* **SUPPLIED RECORDS**
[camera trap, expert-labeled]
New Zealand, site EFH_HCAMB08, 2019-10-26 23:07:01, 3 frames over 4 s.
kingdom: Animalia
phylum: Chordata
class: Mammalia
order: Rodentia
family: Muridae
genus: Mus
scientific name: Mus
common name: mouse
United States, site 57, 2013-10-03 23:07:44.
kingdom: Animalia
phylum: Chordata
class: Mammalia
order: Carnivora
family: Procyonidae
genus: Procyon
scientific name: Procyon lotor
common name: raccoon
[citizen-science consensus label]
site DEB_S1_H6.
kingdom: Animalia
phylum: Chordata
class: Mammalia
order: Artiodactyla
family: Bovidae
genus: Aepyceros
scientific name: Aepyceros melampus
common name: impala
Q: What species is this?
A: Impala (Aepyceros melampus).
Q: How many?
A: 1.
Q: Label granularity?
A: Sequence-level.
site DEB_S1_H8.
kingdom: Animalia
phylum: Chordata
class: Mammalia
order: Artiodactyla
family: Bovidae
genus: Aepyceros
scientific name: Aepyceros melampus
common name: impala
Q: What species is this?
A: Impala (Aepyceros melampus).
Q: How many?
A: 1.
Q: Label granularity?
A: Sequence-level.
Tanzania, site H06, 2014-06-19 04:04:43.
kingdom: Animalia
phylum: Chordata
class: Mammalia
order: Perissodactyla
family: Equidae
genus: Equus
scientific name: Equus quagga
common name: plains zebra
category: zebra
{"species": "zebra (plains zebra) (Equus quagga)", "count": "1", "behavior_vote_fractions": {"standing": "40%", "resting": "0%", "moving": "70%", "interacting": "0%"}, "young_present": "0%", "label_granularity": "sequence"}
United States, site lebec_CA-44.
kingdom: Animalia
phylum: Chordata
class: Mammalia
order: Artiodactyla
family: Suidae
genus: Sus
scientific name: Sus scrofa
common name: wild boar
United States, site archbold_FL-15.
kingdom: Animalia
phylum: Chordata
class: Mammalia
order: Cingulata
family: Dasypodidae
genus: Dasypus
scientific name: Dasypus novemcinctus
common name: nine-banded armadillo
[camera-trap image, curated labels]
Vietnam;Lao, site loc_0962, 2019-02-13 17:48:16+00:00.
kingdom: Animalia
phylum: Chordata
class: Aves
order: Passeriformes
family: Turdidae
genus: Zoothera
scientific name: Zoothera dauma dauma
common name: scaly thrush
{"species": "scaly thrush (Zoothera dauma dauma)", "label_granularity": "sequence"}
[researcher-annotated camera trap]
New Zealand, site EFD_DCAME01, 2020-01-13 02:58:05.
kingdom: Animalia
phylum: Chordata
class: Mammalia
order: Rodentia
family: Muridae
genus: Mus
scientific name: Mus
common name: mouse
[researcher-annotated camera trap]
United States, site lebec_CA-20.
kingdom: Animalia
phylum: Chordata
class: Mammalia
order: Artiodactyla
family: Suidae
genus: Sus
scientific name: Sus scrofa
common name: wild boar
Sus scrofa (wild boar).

* **TASK BRIEF**
Take every line above where "Equus" appears and copy it.

* **ANSWER TO THIS EXERCISE**
genus: Equus
scientific name: Equus quagga
{"species": "zebra (plains zebra) (Equus quagga)", "count": "1", "behavior_vote_fractions": {"standing": "40%", "resting": "0%", "moving": "70%", "interacting": "0%"}, "young_present": "0%", "label_granularity": "sequence"}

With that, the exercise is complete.